Initially, instead of doing specific tutorials to describe a function from the open source function in terms of the corresponding ArcGIS function, I am going to simply start to document my experiences with installing and starting to use the various software.  The software is all going through pretty significant development, and people are trying to add functionality to them.  Where they seem to be lacking, though, is in the area of documentation.  This is going to be my focus.  Using the software, and breaking it down as I use it, with comments about what works, and what doesn’t.  At the same time, if it fits, or there are similarities, I will provide comparisons to ArcGIS.

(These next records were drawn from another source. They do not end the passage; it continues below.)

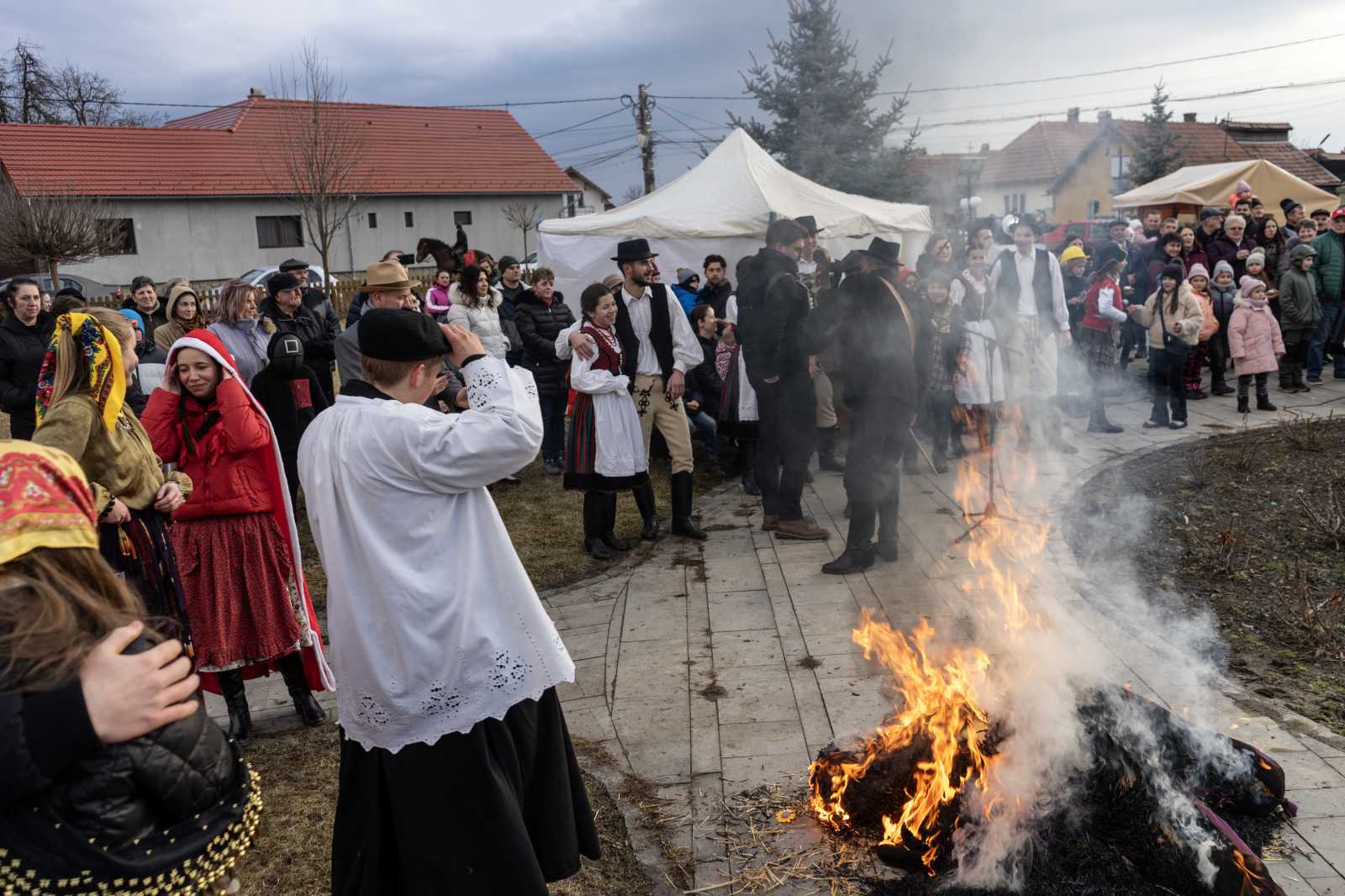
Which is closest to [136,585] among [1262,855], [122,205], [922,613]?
[922,613]

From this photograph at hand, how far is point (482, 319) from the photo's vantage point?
9.20 metres

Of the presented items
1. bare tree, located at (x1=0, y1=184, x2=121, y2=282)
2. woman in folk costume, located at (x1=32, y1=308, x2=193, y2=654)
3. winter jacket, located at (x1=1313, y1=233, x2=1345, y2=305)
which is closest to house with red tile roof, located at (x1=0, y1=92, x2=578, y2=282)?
bare tree, located at (x1=0, y1=184, x2=121, y2=282)

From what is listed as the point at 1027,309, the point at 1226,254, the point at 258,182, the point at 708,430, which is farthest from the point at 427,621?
the point at 258,182

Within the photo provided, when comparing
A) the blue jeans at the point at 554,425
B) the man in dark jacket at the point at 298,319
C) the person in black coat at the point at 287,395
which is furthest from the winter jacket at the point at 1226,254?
the person in black coat at the point at 287,395

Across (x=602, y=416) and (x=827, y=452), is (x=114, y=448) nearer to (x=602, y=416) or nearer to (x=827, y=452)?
(x=602, y=416)

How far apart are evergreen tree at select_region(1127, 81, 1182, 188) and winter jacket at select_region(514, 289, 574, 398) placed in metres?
21.3

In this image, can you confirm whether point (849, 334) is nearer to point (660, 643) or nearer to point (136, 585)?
point (660, 643)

There are a number of programs that I have used so far.  Here is a breakdown:

• Desktop Software:  Quantum GIS is the primary package that I am using.  I also have uDig installed, but have not used it as yet.  I have also used the GUI of the SpatiaLite database referenced below.
• Database:  I am using SQLite for smaller functionality.  This database is an open source, single file database structure similar to Microsoft Access.  It however, complies with SQL querying standards to a large degree.  There is also a spatial component for SQLite, called SpatiaLite.  Quantum GIS is able to write directly to an SQLite database.  At this point, I see it being my data storage format of choice, since it is easy to use and install.  The other database that I am using is MySQL.  I am using this one because it is so widely installed on web hosts, and thus is a good choice for web-based mapping.  I know that a lot of people use PostGreSQL/PostGIS, and I am not knocking that software at all.  I have it installed as well and will be working with it too.  I feel that it is important to become familiar with both RDBMS.  With the ease and ability of these systems to store spatial data, I see no point in having spatial data on a website, in a format other than a database.
• Programming Languages:  PHP, Javascript, Python.  I list all of these because from what I have seen, anyone getting involved with open source software, is going to have to do some programming.  I will be clear in saying that I am not a programmer, yet.  I think of the 3 listed, that Python is the one language that all GIS professionals should probably learn, whether or not they are using open source software.  ESRI is adopting it more and more as their language of choice as well.  PHP is a key language for accessing databases, and thus attribute data, from a web site.  It is obviously useful for many other things, but this has been my primary focus.  Javascript is the web-mapper’s customization gold mine.  The open source map serving software mostly uses javascript for implementation, and thus customization.  Fortunately, all of these are object oriented, and once you learn the syntax, the theory is pretty similar.

I have started to investigate some of the web-based GIS products, but that is a topic for another blog.

I am interested in finding other software that people are utilizing, so feel free to make comments with ideas on other software and your experiences with the ones listed here.  Future posts will have more in depth discussions of them, as I talk about installing, setting up, and eventually using the software.  This will definitely include challenges that I have encountered, as I believe that reinventing the wheel is pointless.  If I have had a problem with something, and figured out a solution, or process by which the given task was accomplished, then I will share it.  The big drawback of free and open source software, is the lack of documentation.  I think this is mainly due to the fact that development is progressing rather rapidly, and documentation is difficult, though necessary.  Hopefully this blog will help draw the curtains back and show that it is not as hard to use as people think.